Пройдет время, кончится война, и люди, переведя дух от всего пережитого за эти годы, попытаются осмыслить то, что произошло, и, проанализировав события, связанные с войной, придут к выводу, что одной из причин гибели коричневой чумы была переоценка ею своих сил и недооценка противостоящей стороны. Переоценка одного и недооценка другого имела, по-видимому, глубинный исток, питавший длительное время почву, на которой буйно прорастали планы горе-завоевателей и пышно расцвела расовая теория.
Лариса была маленькой песчинкой в огромном океане событий, но и она чувствовала на себе это пренебрежение, эту недооценку. Штрекер играл ею, как кошка мышкой. Он мог посадить ее в тюрьму или казнить, мог выпустить из тюрьмы и дать работу, а мог и не дать работы, чтобы она умерла с голоду. Все он мог. Не мог только знать, что творится в ее душе, что она думает, чем живет и что может. Но это его не интересовало вовсе. «На многое ли способна запуганная девчонка из завоеванного нами далекого городка? Она будет думать и делать так, как я захочу. Наверняка она связана с подпольщиками или партизанами». Почему не поиграть ею, если имеется строгий приказ нащупать следы партизан в своем районе? И он играл. В какой-то мере это даже доставляло ему удовольствие. В конце концов, не выгорит с партизанами, он использует ее в каком-нибудь другом деле. Смазливая девчонка всегда пригодится. Он выпустил ее из тюрьмы, но приказал на работу не принимать. Пусть помыкается, пусть поголодает.
Голод и холод заставляли ее искать хоть какой-нибудь заработок. Ходила ежедневно на биржу, но там с нею не желали даже разговаривать. Почти все предприятия и учреждения бездействовали. А жить было не на что, и она голодала в буквальном смысле. Эта зима была самой трудной и страшной, наступил момент, когда силы совсем иссякли, и она потеряла всякую надежду ее пережить.
Однажды ночью, вконец отчаявшись, сунула в карман кусок ржаной лепешки – все, что осталось в доме, – и тайком через соседний двор, задами пробралась на окраину. Идти было трудно, едва волокла опухнувшие ноги. Почти до рассвета плутала по лесам, увязая в снегу, кричала, звала неизвестно кого, в каком-то хуторе долго стучалась в окно, дверь не отворили, в другом месте напоролась на пьяного полицая, видно, уснувшего на посту, поднялась стрельба, только чудом удалось уйти. И сама не поняла, как снова вышла к заброшенному кирпичному заводу, миновав заставу на развилке. В беспамятстве протащилась дворами к дому и упала на диван полумертвая; так и уснула, не раздеваясь.
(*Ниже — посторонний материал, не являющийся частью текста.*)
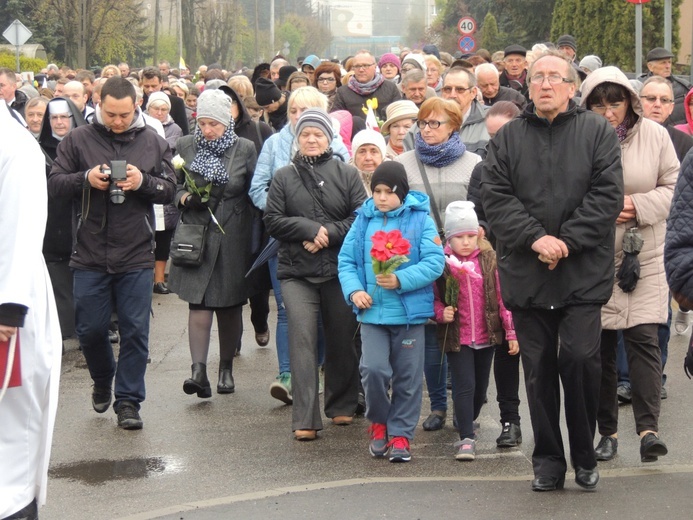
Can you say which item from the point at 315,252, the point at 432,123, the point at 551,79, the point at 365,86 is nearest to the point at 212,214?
the point at 315,252

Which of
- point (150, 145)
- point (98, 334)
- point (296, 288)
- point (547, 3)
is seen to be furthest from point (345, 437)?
point (547, 3)

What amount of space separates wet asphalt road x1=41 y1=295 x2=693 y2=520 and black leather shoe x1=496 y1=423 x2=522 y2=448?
0.24 feet

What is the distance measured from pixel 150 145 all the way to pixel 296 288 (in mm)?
1381

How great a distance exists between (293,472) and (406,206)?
5.41 feet

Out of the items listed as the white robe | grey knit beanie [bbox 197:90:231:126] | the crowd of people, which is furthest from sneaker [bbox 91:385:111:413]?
the white robe

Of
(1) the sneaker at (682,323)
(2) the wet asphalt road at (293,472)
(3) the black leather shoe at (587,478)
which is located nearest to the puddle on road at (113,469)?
(2) the wet asphalt road at (293,472)

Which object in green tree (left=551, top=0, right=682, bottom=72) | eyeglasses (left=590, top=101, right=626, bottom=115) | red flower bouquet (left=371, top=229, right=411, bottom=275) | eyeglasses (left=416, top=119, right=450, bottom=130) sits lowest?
red flower bouquet (left=371, top=229, right=411, bottom=275)

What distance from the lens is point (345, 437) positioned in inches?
320

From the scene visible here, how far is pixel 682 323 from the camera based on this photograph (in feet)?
38.0

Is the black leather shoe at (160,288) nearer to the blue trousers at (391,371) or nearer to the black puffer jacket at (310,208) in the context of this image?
the black puffer jacket at (310,208)

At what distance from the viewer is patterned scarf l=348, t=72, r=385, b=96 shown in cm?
1328

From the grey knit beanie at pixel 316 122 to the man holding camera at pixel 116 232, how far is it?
973 millimetres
Днем, очнувшись, сказала себе: это конец…
Но свет не без добрых людей. Как-то в январе сосед поехал в село раздобыть кое-что из продуктов и, зная о бедственном положении девушки, взял ее с собой. Удалось достать мешок картошки, который и помог ей отодвинуть срок голодной смерти.
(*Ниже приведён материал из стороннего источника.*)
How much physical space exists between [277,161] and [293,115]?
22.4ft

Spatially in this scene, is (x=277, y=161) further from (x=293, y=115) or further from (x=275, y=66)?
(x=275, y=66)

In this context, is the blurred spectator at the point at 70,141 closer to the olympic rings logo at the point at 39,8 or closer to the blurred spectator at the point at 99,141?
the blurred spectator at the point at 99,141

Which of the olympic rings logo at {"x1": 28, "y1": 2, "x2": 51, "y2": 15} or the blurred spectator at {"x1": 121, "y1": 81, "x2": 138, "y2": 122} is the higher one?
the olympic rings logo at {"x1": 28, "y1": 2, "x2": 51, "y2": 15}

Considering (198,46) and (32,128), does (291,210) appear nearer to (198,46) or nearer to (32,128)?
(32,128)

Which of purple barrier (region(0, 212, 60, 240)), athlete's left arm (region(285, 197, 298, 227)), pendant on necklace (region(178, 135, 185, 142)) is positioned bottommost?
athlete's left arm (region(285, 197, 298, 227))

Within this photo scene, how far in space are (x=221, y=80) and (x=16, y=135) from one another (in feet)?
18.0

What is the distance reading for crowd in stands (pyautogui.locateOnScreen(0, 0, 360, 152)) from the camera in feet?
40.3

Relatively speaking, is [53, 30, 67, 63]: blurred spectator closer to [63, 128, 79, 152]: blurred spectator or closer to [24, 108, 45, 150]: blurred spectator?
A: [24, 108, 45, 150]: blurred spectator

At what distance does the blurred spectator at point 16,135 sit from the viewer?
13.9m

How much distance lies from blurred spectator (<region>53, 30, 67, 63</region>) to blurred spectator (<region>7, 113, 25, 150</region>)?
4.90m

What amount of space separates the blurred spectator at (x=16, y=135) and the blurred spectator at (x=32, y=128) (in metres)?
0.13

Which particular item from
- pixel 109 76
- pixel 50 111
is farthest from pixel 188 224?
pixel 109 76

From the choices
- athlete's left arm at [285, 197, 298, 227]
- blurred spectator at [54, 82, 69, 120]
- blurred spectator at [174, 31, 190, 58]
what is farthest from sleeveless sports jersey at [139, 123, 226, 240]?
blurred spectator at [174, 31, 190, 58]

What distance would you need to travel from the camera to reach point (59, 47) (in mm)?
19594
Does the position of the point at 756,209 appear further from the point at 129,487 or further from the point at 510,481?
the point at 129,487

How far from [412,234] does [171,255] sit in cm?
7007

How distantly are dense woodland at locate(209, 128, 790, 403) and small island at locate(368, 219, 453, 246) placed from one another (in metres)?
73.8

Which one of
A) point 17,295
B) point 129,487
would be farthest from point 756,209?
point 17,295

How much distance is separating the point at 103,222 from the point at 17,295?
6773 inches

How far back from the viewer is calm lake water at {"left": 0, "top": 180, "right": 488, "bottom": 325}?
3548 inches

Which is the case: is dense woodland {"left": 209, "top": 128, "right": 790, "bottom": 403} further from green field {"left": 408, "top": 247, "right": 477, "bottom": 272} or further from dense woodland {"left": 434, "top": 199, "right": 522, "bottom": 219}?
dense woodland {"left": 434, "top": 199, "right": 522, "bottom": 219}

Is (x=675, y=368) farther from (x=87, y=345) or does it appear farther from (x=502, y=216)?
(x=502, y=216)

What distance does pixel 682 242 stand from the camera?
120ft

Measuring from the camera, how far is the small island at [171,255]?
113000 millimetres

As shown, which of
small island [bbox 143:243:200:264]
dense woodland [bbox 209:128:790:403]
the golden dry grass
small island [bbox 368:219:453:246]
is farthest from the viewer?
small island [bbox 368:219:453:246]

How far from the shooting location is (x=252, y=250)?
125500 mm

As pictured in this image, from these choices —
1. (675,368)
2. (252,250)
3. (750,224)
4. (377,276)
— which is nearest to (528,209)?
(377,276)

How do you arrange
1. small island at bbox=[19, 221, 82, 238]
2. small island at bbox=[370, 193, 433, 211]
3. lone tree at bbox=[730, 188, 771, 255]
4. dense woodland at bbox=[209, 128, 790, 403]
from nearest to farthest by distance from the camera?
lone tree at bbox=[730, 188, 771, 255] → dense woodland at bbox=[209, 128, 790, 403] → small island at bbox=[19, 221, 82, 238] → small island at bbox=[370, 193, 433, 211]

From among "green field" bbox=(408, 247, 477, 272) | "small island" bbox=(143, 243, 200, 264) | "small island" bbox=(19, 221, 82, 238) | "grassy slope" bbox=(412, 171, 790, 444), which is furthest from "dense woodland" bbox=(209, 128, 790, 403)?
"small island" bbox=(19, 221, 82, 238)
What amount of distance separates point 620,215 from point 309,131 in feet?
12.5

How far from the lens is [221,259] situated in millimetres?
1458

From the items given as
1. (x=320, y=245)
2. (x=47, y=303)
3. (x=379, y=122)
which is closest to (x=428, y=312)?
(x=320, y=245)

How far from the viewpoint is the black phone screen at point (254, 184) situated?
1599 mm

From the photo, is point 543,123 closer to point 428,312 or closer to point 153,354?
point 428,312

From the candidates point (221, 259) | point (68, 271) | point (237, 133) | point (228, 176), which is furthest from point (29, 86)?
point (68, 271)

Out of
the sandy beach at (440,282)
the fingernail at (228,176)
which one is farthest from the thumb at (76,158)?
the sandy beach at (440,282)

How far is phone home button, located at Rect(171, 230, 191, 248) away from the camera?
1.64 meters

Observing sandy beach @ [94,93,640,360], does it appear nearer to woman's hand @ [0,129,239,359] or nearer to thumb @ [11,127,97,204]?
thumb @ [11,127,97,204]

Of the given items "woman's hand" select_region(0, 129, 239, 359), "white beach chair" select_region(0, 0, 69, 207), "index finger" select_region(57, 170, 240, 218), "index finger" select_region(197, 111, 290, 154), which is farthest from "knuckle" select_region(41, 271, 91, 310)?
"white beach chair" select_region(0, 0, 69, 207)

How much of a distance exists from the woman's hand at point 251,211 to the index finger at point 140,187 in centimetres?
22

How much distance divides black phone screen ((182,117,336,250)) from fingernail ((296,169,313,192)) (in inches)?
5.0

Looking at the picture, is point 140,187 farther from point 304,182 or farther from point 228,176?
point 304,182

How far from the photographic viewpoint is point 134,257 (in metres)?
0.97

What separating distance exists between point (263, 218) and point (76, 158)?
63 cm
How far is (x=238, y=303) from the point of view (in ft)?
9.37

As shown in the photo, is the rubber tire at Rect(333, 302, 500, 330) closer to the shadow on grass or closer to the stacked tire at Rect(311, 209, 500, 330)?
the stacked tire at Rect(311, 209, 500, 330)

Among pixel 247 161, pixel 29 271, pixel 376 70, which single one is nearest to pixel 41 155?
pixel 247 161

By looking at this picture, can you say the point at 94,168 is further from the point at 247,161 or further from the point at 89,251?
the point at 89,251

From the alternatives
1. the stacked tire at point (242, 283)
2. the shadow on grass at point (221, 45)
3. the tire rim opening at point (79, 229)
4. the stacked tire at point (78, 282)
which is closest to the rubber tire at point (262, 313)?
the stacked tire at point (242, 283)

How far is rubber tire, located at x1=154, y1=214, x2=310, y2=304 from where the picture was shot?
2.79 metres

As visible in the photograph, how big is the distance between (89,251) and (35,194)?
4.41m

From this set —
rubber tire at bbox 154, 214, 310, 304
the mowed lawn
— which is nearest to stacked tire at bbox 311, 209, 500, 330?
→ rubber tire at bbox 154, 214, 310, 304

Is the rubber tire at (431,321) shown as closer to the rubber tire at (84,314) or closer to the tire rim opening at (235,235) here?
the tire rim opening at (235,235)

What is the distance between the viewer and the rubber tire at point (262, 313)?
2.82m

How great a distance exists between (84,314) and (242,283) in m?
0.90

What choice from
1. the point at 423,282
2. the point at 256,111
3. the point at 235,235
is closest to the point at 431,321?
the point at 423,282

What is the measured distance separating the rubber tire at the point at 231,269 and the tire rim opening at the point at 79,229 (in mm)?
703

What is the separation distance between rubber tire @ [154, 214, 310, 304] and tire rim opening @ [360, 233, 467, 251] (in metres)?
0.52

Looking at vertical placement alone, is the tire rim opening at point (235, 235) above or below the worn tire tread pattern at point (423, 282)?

А в один из февральских дней ее вызвали в комендатуру. Пожилой ефрейтор, посмотрев ее документы, сказал:
– Будешь работать в комендатуре. Уборщик. Ферштейн?
Лариса кивнула и с того дня стала уборщицей в комендатуре.
Однажды, выйдя за калитку, Лариса успела заметить метнувшуюся фигуру, которая потом следовала за ней на некотором расстоянии, и поняла, что не ошиблась тогда, в кабинете Штрекера: дом ее под наблюдением и сама она – тоже.
В комендатуре работы было невпроворот. Помещение большое, народу много, а уборщиц всего две – тетя Нюся, пожилая, тугая на ухо женщина, и вот она – уборщица, так сказать, высокой квалификации, почти с высшим образованием. Вот они вдвоем с тетей Нюсей и вертелись с раннего утра до позднего вечера. Затемно приходили и поздно вечером уходили. Уходили с одним желанием – скорее добраться домой и упасть на кровать.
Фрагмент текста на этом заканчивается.